One of the sad necessities connected with the settling of every town is the early setting apart of the sacred acre, where, sooner or later, the great majority must find rest after the work of life is done. And so it happened here, for on the 26th of April, 1729, death claimed Moses, the son of the pioneer John King, who first consecrated the ground set apart by the free consent of those who settled early in the precincts of our village, as we find no account of any action on the part of the town connected with it. No stone marks the place of the first burial, nor of many others who soon followed. The oldest headstone in the ccmetery bears this inscription: "Here lies the body of Jerusha, daughter of Capt. Nathaniel Vose of Milton, and wife of Andrew Mackee, who died May 22, 1732, 30 years of age."
The first mention in our town records regarding the "South Burying Yard" was on Oct. 8, 1788, when it was voted "That Timothy Brainerd make a "spaid" for the Burying Yard at the row and that he shall have his Pay out of the first town Rate that is assessed." At the same meeting it was voted that "Aaron Merrick, Lt. John King and Dr. Calvin Scott be a committee to fence the South Burying Yard." The committee reported May 8, 1789, that the people of that neighborhood had agreed to erect a fence by subscription, which report was accepted. In 1800 Capt. John King contracted to dig graves at the rate of 25 cents each in the South Yard. The Palmer cemetery was enlarged in 1865 by the addition of three acres of land purchased of Elisha Converse for about $900, and another addition of about one and one-half acres was made on the east side. After fencing the yard in 1788 the people seemed to have thought their duty had been performed and left it in Nature's care, for when I first saw the grounds a more sadly neglected spot could scarcely be conceived.
Recognizing the need of improvement, a meeting of citizens was called in 1866 to see if something could be done to redeem the cemetery from the forest aspect which it had assumed. In response to this call the Palmer Cemetery Association was formed, a code of by-laws adopted, and these officers elected June 25 of that year: John Ward, president; A. V. Blanchard, vice-president; P. P. Kellogg, secretary and treasurer; and an executive committee consisting of S. R. Lawrence, William Merriam, E. B. Lyon, C. C. Shaw and David Knox. There were seventy-seven members enrolled who paid one dollar each as annual dues, besides eight honorary members who paid five dollars-each. The sum of $100 was raised the first year and $128 the second. This society existed till 1869, when it was discontinued, but during those four years it wrought a wonderful change.
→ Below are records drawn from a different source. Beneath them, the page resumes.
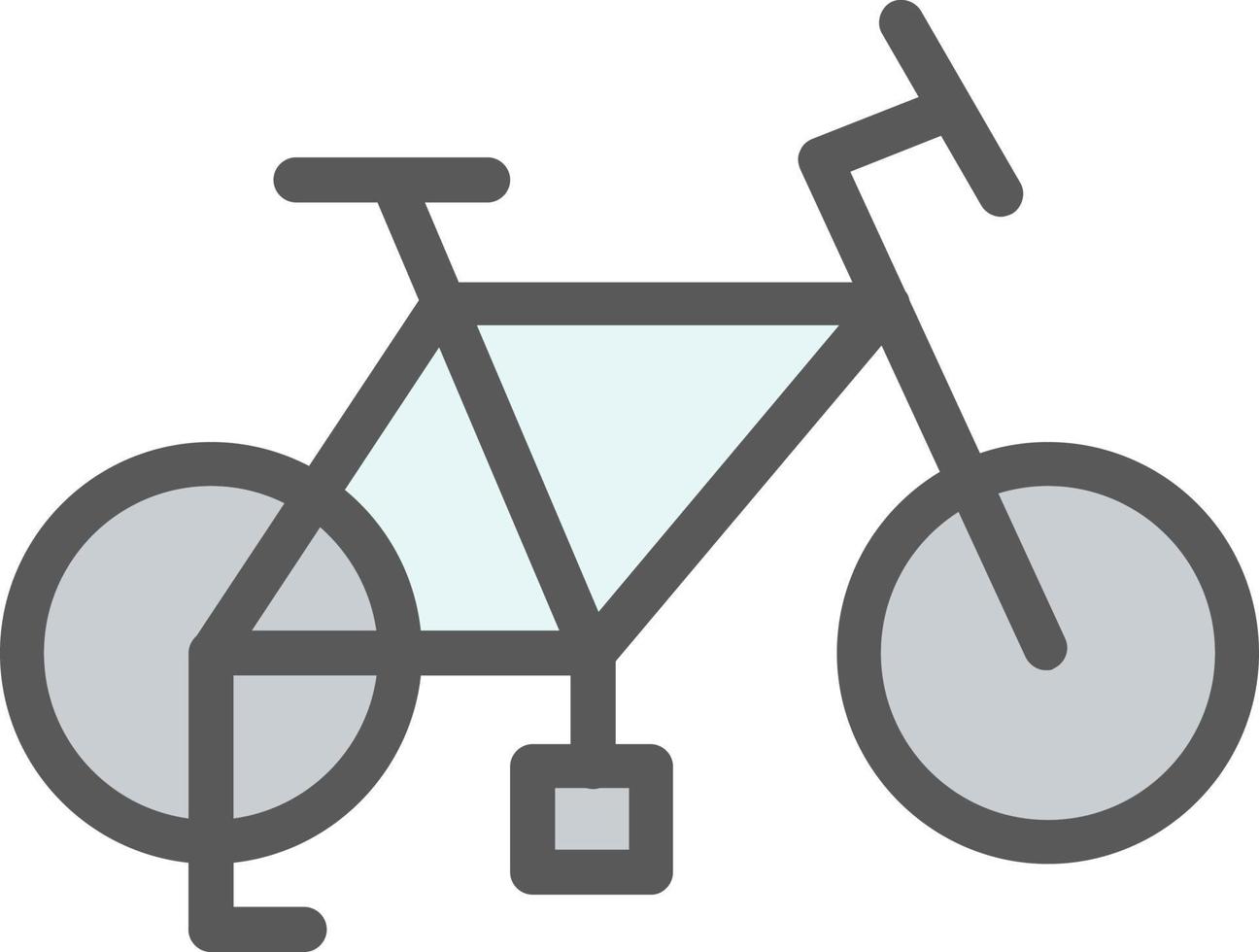 diseño de icono de vector de bicicleta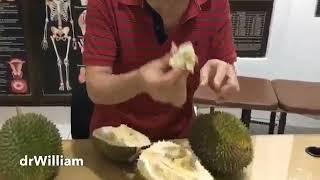 Kolesterol Lewat...  Makan Durian Yang Benar di Pagi Hari menurut dr Wiliam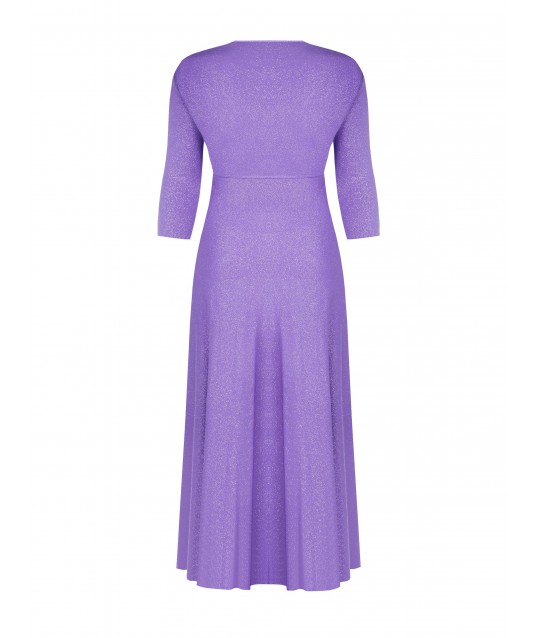 Rinascimento Curvy V-neck Glitter Glitter Slinky Long Dress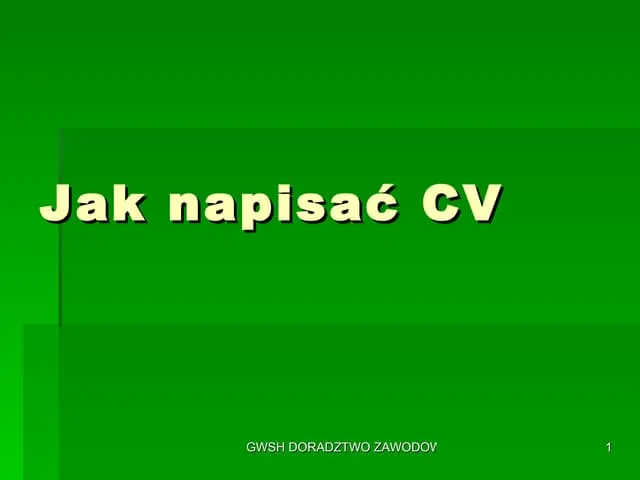 Zdjęcie Jak zrobić CV w PowerPoint, aby wyróżnić się na rynku pracy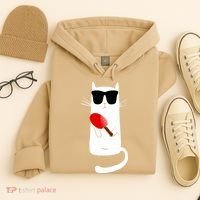 Funny Cat Wearing Sunglasses Playing Ping Pong Hoodie thumb 4
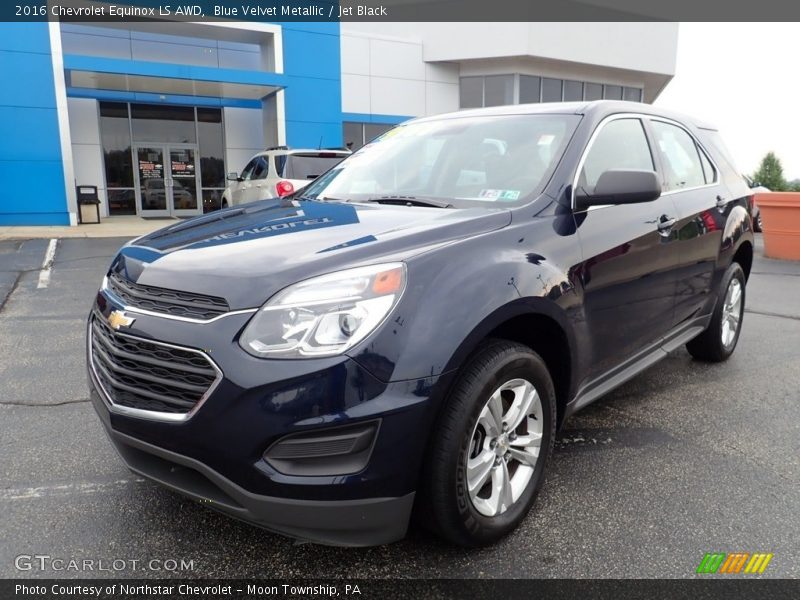 Blue Velvet Metallic / Jet Black 2016 Chevrolet Equinox LS AWD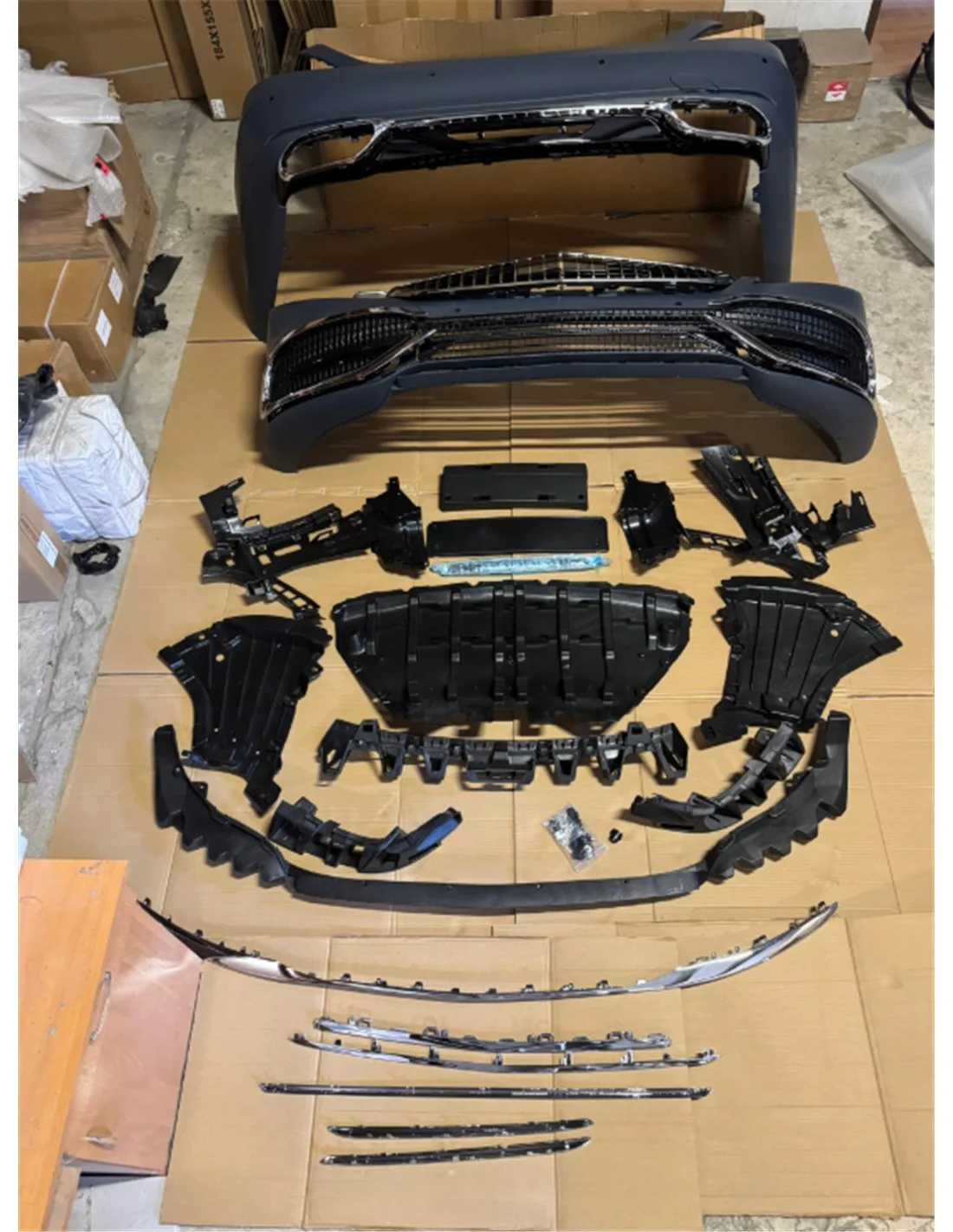 Carrosseriekit Mercedes S-klasse W222 2018-2021 Maybach stijl Mercedes-Benz, Mercedes-Benz S-klasse 2013-2020 (W222),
From the record before me I find that 18 cords of wood were cut and sold off the grounds, so it can well be imagined how densely the trees occupied the enclosure. The wood was sold for about $68.
After this uprising the cemetery was again allowed to take care of itself till June 18, 1888, when the second cemetery association was organized and has been efficiently maintained till the present. It is supported by annual dues from members and by donations. This association deserves well of our people, for it has brought order out of chaos and made attractive and beautiful the grounds which were once an unsightly feature in our village. In 1897 the town voted to purchase about six and one-half acres of land of John M. Converse adjoining the old cemetery on the north at a cost of $3,000. In the following year the town elected these cemetery commissioners: H. E. W. Clark, for three years; H. C. Strong, for two years; H. G. Loomis, for one year. In 1899 the commissioners procured plans for the laying out of the added grounds and commenced work thereon, which promises in time to make a very attractive extension to our cemetery.
1. "History of the Palmer Cemetery. 1729-1901", Inscriptions From the Two Ancient Cemeteries of Palmer, Mass., 1902, pages 4-6.